News - The audio soundtrack of this episode has been found and recovered by the BBC, as of November 2008. We'd still love to find the visual content however
Episode Twelve (Broadcast 5th of April 1969) B&W
As the town of Walmington is coming under attack from the Luftwaffe who are dropping numerous incendiary bombs, designed to start raging fires, Mainwaring and his men have to also deal with a suspected German spy who is seen signalling with a light to the Nazi bombers above.
Christmas Night With The Stars mini-episode
(Broadcast 25th of December 1968) B&W
Not part of the mainstream series but instead a mini-episode that was made by the cast and crew as an insert into the annual BBC 'Christmas Night With The Stars' programme, this was just a short ten minute sketch.
This episode was simply called Dad’s Army. Only very short, the setting was the Church Hall on Christmas Day, 1940. The men parade in civvies, and five of the platoon, i.e. the stars in the front row, all turn up dressed as Father Christmas.

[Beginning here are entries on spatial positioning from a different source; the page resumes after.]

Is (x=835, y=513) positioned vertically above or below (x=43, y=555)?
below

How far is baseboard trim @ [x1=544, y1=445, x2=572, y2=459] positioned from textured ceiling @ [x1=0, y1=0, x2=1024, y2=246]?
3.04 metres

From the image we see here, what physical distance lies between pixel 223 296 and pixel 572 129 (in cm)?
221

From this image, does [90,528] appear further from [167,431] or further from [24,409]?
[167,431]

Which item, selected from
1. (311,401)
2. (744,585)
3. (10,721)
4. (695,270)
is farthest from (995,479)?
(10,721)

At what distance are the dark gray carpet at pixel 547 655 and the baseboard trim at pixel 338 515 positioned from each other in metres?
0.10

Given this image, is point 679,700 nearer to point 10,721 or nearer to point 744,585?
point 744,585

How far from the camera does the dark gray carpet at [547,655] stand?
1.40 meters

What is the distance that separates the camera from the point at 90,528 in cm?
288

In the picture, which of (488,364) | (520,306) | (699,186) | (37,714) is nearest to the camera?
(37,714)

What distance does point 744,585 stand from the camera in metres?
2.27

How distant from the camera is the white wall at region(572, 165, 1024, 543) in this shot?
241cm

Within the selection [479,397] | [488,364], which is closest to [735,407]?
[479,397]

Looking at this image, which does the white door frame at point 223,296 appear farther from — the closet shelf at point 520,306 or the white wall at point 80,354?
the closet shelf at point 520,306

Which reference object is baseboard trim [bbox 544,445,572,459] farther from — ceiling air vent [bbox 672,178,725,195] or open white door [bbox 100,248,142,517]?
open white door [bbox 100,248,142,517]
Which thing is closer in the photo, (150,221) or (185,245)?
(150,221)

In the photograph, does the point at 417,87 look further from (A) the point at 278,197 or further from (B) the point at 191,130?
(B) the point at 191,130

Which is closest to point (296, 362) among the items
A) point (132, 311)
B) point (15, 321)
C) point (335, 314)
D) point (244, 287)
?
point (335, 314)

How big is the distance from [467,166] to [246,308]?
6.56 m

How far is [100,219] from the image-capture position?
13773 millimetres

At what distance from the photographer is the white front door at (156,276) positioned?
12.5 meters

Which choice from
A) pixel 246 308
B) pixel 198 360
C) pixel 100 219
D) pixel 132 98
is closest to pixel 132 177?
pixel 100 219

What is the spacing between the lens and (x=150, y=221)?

The platoon carry out fitness exercises using a telegraph pole.
Starring Arthur Lowe, John Le Mesurier, Clive Dunn, John Laurie, James Beck, Arnold Ridley, Ian Lavender and Edward Sinclair, with ten platoon members
News - The audio soundtrack of this episode has been found and recovered by the BBC, as of November 2008. We'd still love to find the visual content however
The Cornish Floral Dance
A Christmas Night With The Stars special
(Broadcast 25th of December 1970) Colour
The platoon, aided by some ARP Wardens and other members of the community, form a choir to raise money for wounded servicemen at a Christmas concert. They dress up as Cornish yokels and we see them rehearsing their big number, the Cornish Floral Dance.
This episode was wiped along with the rest of that year's Christmas Night With The Stars episode. However when it was broadcast on television, an astute fan set up a tape recorder next to the television and recorded a very good version of the soundtrack as it aired. Some years back in about 1996 when I ran the Dad's Army Appreciation Society New Zealand Branch, I was sent a copy of this soundtrack by a chap called Tony Carville of Newcastle, UK. I don't know if it was he who recorded the audio or if he'd gotten it from someone else. However it was an amazing find. i passed on a copy to the UK DAAS, and in turn they returned a copy to the BBC. It is now an extra on the Dad's Army Christmas Specials DVD.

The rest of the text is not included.